* Problem 1
Summarize the passage on frequent-flier points in two sentences.
* Problem 2
According to the passage on frequent-flier points, how many tickets has the Fisher House Foundation's "Hero Miles" program provided?
* Problem 3
Please resume the passage on frequent-flier points, starting after its last sentence, the one about the Make-A-Wish Foundation.

* Selected passage
════════════════════
Few things are as frustrating to travelers as a huge bank of frequent-flier points and not being able to use them. With fewer seats and routes available, airlines are making it more difficult to trade miles for free flights, knowing they can sell more tickets at a premium price. They’re gambling that customers with large banks of points will stay continue to stay loyal for fear of losing the miles they’ve worked so hard to accumulate.
So if you can’t cash in your points for flights, what can you do with them?
At a former job years ago, a colleague needed to fly home for a family emergency but didn’t have the money. A few employees quickly pooled frequent-flier points that allowed him to make the trip. Another time, some extended family members used their combined miles to send a cousin and her new husband on a honeymoon.
If you don’t have a needy co-worker or family member, you can always give them to an organization that will use them to help others. The Fisher House Foundation’s “Hero Miles” program has provided more than 40,000 tickets to wounded, injured and ill service members and their families over the years, while Mercy Medical Airlift provided almost 10,000 free airline tickets to patients in need, thanks to generous mileage donations. The Make-A-Wish Foundation has need of more than 2.5 billion miles in order to send kids and their families to their desired destinations around the world.
════════════════════
* Data listing
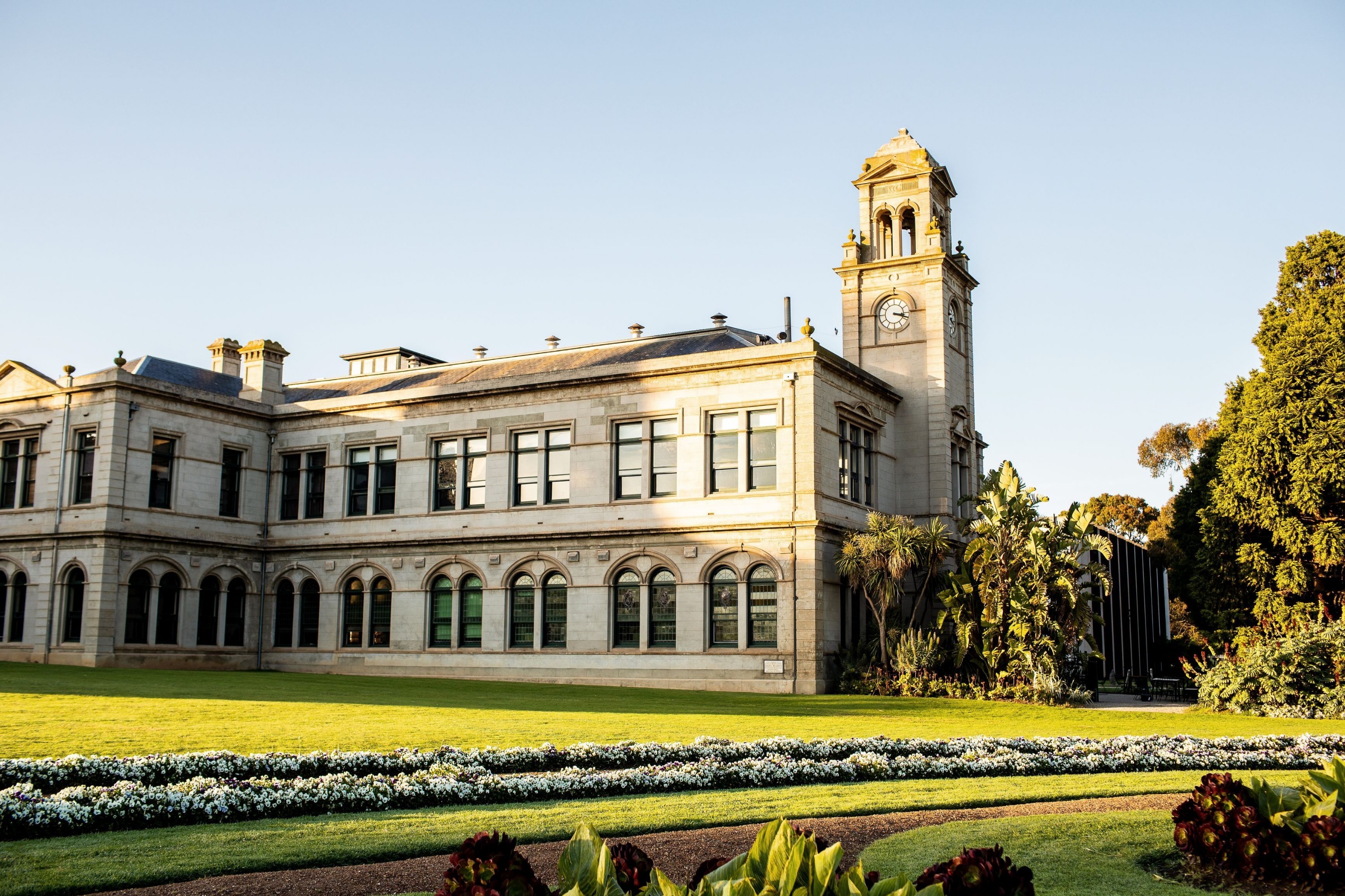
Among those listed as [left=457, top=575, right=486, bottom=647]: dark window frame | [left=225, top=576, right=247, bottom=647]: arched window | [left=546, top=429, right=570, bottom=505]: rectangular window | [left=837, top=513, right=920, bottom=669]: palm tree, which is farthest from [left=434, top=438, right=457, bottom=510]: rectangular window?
[left=837, top=513, right=920, bottom=669]: palm tree

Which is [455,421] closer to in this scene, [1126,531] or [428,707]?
[428,707]

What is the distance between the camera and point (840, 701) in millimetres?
28344

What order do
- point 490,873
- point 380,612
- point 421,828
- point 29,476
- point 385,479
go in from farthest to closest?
point 385,479, point 380,612, point 29,476, point 421,828, point 490,873

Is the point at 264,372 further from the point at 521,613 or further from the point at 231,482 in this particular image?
the point at 521,613

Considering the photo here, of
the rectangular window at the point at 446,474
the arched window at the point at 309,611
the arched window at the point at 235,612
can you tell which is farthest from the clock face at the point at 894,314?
the arched window at the point at 235,612

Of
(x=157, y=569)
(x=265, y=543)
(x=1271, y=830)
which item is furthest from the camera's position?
(x=265, y=543)

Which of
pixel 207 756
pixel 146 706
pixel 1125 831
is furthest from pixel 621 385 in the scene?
pixel 1125 831

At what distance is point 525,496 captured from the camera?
37.1 meters

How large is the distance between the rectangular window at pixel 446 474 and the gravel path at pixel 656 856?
90.8ft

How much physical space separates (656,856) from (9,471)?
120ft

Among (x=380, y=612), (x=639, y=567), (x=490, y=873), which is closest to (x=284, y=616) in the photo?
(x=380, y=612)

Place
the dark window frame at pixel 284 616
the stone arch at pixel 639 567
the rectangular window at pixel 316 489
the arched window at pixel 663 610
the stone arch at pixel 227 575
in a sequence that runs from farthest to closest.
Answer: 1. the rectangular window at pixel 316 489
2. the dark window frame at pixel 284 616
3. the stone arch at pixel 227 575
4. the stone arch at pixel 639 567
5. the arched window at pixel 663 610

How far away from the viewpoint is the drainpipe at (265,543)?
39.8 meters

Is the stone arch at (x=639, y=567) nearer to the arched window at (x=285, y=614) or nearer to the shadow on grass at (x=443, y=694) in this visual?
the shadow on grass at (x=443, y=694)
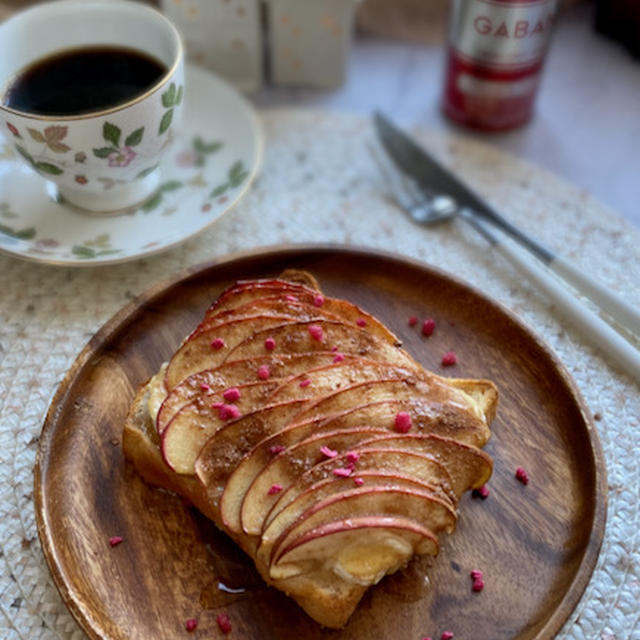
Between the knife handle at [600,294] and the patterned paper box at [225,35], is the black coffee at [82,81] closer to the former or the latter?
the patterned paper box at [225,35]

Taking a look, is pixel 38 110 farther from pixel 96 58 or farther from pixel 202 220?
pixel 202 220

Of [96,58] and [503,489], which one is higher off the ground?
[96,58]

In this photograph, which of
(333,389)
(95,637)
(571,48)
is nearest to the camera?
(95,637)

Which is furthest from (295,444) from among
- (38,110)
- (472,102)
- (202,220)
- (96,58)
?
(472,102)

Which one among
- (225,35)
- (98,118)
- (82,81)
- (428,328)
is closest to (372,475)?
(428,328)

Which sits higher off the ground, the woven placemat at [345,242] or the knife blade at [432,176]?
the knife blade at [432,176]

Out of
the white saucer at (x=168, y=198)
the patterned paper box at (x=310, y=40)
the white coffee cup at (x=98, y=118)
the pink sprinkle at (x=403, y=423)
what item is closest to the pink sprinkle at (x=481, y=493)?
the pink sprinkle at (x=403, y=423)

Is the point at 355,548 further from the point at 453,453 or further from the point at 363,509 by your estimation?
the point at 453,453
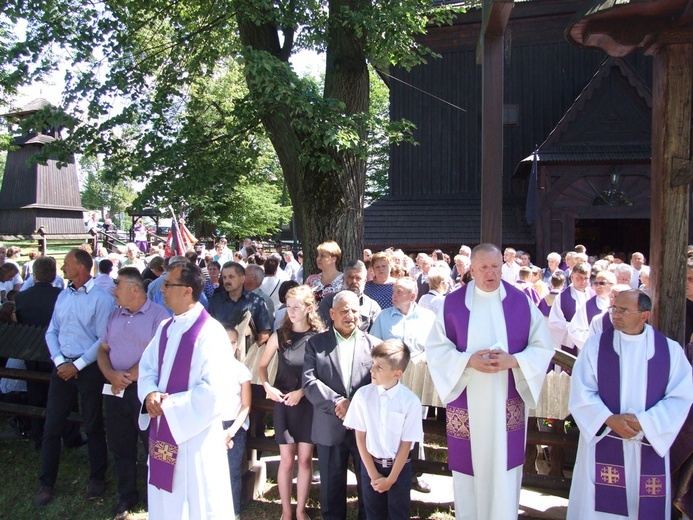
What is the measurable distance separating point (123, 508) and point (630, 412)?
3736mm

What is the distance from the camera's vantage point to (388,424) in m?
3.73

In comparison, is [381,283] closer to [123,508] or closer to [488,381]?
[488,381]

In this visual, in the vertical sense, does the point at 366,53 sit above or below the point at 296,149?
above

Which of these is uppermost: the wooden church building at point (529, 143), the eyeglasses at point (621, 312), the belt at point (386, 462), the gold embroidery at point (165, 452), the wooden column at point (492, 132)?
the wooden church building at point (529, 143)

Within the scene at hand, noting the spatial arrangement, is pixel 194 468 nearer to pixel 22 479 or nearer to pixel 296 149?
pixel 22 479

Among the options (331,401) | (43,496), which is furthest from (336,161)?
(43,496)

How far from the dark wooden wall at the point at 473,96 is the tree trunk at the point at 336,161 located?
9717 mm

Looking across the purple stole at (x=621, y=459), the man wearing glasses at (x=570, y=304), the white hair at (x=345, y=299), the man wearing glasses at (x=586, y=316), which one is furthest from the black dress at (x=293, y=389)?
the man wearing glasses at (x=570, y=304)

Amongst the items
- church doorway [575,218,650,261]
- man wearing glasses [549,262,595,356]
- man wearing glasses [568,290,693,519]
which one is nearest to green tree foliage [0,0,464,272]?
man wearing glasses [549,262,595,356]

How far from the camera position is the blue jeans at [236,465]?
4672 mm

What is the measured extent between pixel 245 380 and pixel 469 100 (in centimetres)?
1457

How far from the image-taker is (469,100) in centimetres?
1709

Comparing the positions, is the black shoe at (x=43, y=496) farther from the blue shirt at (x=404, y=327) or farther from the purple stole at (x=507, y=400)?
the purple stole at (x=507, y=400)

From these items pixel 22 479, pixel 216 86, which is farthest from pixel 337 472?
pixel 216 86
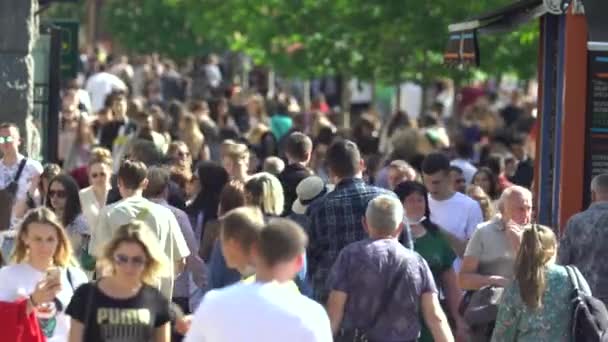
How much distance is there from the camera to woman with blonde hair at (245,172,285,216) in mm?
11500

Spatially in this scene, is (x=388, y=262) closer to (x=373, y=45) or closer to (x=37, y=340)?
(x=37, y=340)

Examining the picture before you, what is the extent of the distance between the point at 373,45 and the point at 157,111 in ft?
26.8

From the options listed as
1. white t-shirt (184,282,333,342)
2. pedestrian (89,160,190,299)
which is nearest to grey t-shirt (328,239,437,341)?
pedestrian (89,160,190,299)

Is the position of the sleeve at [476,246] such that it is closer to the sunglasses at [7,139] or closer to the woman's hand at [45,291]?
the woman's hand at [45,291]

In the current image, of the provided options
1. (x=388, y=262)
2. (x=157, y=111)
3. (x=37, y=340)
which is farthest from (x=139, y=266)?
(x=157, y=111)

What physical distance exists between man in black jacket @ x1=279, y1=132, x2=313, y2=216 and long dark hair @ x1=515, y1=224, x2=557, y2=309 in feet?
12.6

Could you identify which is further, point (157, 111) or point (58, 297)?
point (157, 111)

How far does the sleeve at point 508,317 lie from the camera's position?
1076 centimetres

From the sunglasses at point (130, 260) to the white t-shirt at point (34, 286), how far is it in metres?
→ 0.74

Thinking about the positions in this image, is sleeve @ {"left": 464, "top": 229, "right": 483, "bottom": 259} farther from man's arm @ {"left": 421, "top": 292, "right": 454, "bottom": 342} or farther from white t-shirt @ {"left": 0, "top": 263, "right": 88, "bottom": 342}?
white t-shirt @ {"left": 0, "top": 263, "right": 88, "bottom": 342}

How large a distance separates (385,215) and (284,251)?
2.69 meters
════════════════════
* Exercise response 1
Airlines are making it harder to trade miles for free flights, betting that travelers with large point balances will stay loyal rather than lose them. Unused miles can instead go to a co-worker or relative in need, or to organizations such as the Fisher House Foundation's "Hero Miles" program, Mercy Medical Airlift and the Make-A-Wish Foundation.

* Exercise response 2
More than 40,000 tickets, to wounded, injured and ill service members and their families.

* Exercise response 3
On Points.com, you can either trade your miles from one airline for another carrier’s points or even exchange them all together for various products or gift cards from retailers like Amazon or Starbucks. But the exchange rates for miles are fairly high in many cases, and should only be used if you have a large block of miles that are going to expire soon. My friend Tim Wozniak exchanges expiring miles for magazine and newspaper subscriptions.
Use Them For Other Travel Needs
The Wall Street Journal’s Scott McCartney posted an excellent piece this week on redeeming airline miles for hotel rooms, rental cars and more. Not surprisingly, the elite-level traveler is going to score much better deals than your average flier — the amount of American Airlines miles needed for hotel stays and car rentals is 40 percent less for platinum-level frequent fliers than the rank-and-file. A penny per mile is the typical exchange for domestic flights, car rentals and hotels for most higher-level loyalty programs. One travel expert McCartney spoke to believes mileage programs will eventually evolve into package deals, encompassing flights, hotels, cars and travel insurance.